_Document extract_:
· · · ·

This lab on the Introduction to R comes from "Introduction to Statistical Learning with Applications in R" by Gareth James, Daniela Witten, Trevor Hastie and Robert Tibshirani. It was re-implemented in Fall 2017 in python by R. Jordan Crouser at Smith College.

Loading Data

For most analyses, the first step involves importing a data set into python. For this class, a lot of the data comes from the ISLR package. Unfortunately this isn't available for python so I've exported the data to CSV to make things easier. We can use the read_csv() function from the pandas library to import it.

We begin by loading in the Auto data set.

In [ ]:
%matplotlib inline
import pandas as pd
Auto = pd.read_csv('Auto.csv')

Nothing happens when you run this, but now the data is available in your environment.

To view the data, we can either print the entire dataset by typing its name, or we can just look at the first few rows with the head() function.

In [ ]:
Auto.head()

Now that we have the data, we can begin to learn things about it. For example, if we want to know how many rows and columns the DataFrame contains:

In [ ]:
Auto.shape

This tells us that the data has 392 observations, or rows, and nine variables, or columns.

The ${\tt .dtypes}$ atribute tells us that most of the variables are numeric or integer, although the ${\tt name }$ variable is a character vector.

In [ ]:
Auto.dtypes

Summary statistics

Often, we want to know some basic things about variables in our data. Calling the describe() method on a DataFrame will give you an idea of some of the distributions of your variables.

The ${\tt describe()}$ function produces a numerical summary of each (quantitative) variable in a particular data set.

In [ ]:
Auto.describe()

· · · ·

_Extracted information_:
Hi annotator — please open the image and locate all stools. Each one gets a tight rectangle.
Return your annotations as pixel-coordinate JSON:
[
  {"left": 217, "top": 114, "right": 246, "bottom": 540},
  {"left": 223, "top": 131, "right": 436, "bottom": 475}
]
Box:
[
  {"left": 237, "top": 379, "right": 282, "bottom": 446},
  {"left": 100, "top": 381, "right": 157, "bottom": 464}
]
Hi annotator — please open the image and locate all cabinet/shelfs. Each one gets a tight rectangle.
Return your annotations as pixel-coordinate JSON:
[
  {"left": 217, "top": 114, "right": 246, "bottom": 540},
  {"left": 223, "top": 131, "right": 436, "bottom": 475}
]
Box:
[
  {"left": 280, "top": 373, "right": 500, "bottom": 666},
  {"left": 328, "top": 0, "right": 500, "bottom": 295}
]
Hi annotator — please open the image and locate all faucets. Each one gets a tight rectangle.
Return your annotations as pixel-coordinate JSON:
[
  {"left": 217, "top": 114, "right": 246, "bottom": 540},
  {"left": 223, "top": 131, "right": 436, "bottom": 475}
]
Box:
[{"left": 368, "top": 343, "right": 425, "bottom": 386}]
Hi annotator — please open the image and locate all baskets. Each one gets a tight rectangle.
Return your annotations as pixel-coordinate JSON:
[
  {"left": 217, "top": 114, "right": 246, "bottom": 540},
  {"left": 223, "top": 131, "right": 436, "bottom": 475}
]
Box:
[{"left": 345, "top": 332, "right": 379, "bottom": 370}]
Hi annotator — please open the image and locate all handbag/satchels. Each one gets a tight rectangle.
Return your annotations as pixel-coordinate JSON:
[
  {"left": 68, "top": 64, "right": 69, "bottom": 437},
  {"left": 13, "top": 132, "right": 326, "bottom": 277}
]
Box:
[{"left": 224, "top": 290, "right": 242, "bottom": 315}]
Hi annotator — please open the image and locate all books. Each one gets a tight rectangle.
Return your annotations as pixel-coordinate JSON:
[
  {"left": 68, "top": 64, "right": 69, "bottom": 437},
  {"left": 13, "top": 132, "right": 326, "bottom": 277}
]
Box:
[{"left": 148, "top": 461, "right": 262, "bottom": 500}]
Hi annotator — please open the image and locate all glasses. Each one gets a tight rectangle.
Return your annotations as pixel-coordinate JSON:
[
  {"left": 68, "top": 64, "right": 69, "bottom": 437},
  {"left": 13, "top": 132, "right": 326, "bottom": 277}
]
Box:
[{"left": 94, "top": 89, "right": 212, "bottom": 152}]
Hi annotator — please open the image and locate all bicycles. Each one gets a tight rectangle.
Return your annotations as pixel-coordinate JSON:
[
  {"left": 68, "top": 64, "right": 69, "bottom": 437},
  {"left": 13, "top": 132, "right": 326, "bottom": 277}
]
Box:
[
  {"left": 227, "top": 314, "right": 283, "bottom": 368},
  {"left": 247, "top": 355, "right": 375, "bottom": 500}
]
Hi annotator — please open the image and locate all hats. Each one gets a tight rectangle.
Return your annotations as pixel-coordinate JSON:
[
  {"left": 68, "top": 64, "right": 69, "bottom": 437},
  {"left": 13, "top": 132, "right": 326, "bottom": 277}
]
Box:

· · · ·

_What is asked_:
1. In the Auto data lab, how many observations and variables does the data set have?
2. Copy the Auto data lab starting at "Now that we" and ending at "a character vector.", renaming "observations" as "samples".
3. Carry on writing the Auto data lab from its last line.
The rows have nothing to do with the Auto data lab.

_Outputs in order_:
1. 392 observations (rows) and nine variables (columns).

2.
Now that we have the data, we can begin to learn things about it. For example, if we want to know how many rows and columns the DataFrame contains:

In [ ]:
Auto.shape

This tells us that the data has 392 samples, or rows, and nine variables, or columns.

The ${\tt .dtypes}$ atribute tells us that most of the variables are numeric or integer, although the ${\tt name }$ variable is a character vector.

3.
The summary suggests that origin might be better thought of as a factor. It only seems to have three possible values, 1, 2 and 3. If we read the documentation about the data we will learn that these numbers correspond to where the car is from: 1. American, 2. European, 3. Japanese. So let's cast that variable into a categorical variable using using the astype() function .

In [ ]:
Auto["origin"] = Auto["origin"].astype('category')

If we want to include a summary of this variable when we call .describe(), we need to let python know we want ALL the variables (not just the quantitative ones):

In [ ]:
Auto.describe(include='all')

Or, just look at one particular statistic using mean(), std(), median(), and more using the numpy library:

In [ ]:
import numpy as np
np.mean(Auto['displacement'])

Plotting

As in R, we can use the ggplot package to produce simple graphics. ggplot has a particular syntax, which looks like this

In [ ]:
from ggplot import *
ggplot(Auto, aes(x='cylinders', y='mpg')) + \
    geom_point()

The basic idea is that you need to initialize a plot with ggplot() and then add "geoms" (short for geometric objects) to the plot. The ggplot package is based on the Grammar of Graphics, a famous book on data visualization theory. It is a way to map attributes in your data (like variables) to "aesthetics" on the plot. The parameter aes() is short for aesthetic.

For more about the ggplot2 syntax, view the documentation using the help() function. There are also great online resources for ggplot2, like ggplot from ŷhat.

In [ ]:
help(ggplot)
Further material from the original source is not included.